Dopo il ricevimento dei riders in Via Vittorio Veneto, sede le Ministero del Lavoro, Gianluca Cocco, co-managing director di Foodora Italia, ha dichiarato ieri ai microfoni di Zapping (Radiouno) che la società è disponibile al dialogo con tutte le parti.
Certamente a spaventare Foodora è l’ipotesi di una eccessiva parcellizzazione regolamentare del settore, da città a città. La gestione amministrativa sarebbe più complicata e aumenterebbero i costi. Cocco sostiene che i riders di Foodora hanno maggiori tutele, essendo inquadrati con contratto di collaborazione coordinata e continuativa, diversamente da certi competitor che invece usano la collaborazione ex art. 5 comma 2 del Dpr. 633/1972. I riders di Foodora ricevono i contributi e hanno le tutele, sono assicurati per eventuali danni a terzi, dice Cocco.
Incalzato sul salario minimo (definito in trasmissione, purtroppo, reddito minimo), Cocco non ha preso posizione. Ha affermato che i fattorini oggi mediamente, con due/tre consegne, guadagnano dai dieci ai quindici euro all’ora, compresi i contributi e l’assicurazione. Nega il cottimo («sono pagati a prestazione», come previsto dalla tipologia contrattuale) e dinanzi alla prospettiva di un contratto nazionale avverte: la cornice è quella del lavoro autonomo, i riders possono lavorare quando vogliono, possono accettare i turni e rifiutarli, anche all’ultimo minuto. Non c’è obbligo di lavorare. La paga oraria non sarebbe meglio, fa intendere: oggi i riders guadagnano il venti o il trenta per cento in più della retribuzione oraria prevista dal contratto della logistica o dei servizi.

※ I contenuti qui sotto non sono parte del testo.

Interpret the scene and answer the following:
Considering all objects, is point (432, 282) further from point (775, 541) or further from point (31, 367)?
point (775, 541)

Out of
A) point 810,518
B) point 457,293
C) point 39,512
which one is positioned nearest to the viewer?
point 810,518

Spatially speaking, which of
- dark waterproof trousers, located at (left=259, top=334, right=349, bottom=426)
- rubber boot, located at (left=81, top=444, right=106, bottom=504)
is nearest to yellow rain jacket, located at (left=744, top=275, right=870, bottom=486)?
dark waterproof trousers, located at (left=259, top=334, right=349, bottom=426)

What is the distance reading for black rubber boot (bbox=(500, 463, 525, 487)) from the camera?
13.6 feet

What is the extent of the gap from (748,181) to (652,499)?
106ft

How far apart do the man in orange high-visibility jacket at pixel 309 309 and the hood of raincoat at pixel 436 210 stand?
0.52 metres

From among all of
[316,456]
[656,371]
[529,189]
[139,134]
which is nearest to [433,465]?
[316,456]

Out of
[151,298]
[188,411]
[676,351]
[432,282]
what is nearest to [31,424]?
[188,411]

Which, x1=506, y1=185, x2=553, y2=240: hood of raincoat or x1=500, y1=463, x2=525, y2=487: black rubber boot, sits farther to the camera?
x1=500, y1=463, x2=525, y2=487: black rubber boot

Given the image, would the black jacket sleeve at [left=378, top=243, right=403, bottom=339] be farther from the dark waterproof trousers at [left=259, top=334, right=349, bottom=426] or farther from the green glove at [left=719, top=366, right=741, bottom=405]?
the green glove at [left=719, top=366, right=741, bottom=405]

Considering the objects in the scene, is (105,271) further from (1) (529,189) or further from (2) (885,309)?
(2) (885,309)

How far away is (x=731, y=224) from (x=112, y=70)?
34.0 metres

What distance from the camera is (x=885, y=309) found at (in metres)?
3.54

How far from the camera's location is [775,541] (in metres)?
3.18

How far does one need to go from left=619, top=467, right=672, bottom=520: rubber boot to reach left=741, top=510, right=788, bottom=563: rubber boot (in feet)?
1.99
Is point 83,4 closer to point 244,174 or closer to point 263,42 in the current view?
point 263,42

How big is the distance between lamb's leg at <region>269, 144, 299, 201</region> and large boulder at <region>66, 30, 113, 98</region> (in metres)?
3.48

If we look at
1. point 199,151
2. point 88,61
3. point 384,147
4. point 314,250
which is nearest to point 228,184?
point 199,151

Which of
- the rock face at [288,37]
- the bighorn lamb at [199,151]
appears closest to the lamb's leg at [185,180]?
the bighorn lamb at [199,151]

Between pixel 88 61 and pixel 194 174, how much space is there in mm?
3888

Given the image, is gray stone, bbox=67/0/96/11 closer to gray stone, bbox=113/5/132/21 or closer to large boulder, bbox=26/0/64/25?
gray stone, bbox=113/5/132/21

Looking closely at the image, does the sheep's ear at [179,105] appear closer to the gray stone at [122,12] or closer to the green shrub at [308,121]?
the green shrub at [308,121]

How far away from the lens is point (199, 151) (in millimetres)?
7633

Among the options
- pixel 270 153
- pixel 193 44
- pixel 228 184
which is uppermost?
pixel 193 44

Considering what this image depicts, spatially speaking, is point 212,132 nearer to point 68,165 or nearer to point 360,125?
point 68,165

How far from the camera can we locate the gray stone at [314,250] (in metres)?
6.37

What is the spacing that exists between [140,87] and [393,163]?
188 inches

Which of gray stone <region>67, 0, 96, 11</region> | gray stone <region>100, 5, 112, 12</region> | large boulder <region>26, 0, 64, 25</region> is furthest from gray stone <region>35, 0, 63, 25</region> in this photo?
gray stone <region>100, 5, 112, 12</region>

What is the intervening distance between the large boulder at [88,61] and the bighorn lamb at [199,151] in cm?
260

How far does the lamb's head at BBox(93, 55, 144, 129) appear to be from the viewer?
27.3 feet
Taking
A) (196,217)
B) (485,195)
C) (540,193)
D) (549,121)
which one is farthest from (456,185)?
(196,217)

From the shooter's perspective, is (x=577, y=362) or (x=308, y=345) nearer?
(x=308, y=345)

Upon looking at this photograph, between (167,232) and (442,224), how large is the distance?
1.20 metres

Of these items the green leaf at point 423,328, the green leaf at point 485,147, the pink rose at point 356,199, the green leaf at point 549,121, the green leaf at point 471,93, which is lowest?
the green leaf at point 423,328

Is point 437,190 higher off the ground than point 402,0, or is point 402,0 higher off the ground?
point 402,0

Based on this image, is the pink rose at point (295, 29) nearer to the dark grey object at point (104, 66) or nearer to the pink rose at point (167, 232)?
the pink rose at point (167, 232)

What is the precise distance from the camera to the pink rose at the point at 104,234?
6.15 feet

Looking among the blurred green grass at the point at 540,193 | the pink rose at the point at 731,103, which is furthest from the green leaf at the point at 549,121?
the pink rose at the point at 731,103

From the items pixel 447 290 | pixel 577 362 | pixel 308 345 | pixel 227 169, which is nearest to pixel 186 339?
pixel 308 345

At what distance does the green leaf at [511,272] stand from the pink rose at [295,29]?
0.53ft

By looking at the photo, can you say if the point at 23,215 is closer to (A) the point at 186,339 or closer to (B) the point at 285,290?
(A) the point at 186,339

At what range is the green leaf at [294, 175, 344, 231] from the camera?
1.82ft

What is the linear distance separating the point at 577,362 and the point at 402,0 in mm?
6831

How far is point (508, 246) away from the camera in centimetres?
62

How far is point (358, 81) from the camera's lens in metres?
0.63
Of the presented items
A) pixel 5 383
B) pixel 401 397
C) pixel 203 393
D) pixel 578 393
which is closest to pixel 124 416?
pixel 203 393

L’alzata di scudi di Foodora è emblematica. L’occasione offerta dal neo ministro del Lavoro, Luigi Di Maio, è quella di sedersi al tavolo delle trattative per neutralizzarle. Per cristallizzare la posizione di lavoratori indipendenti per i ciclo fattorini. La subordinazione è vista come una minaccia, la minaccia di un aumento dei costi amministrativi. Un aumento tale da far venir meno la convenienza economica dell’intermediazione.
L’iniziativa del Ministro del Lavoro rischia quindi di diventare la migliore occasione per le società del food delivery di lasciare tutto così com’è.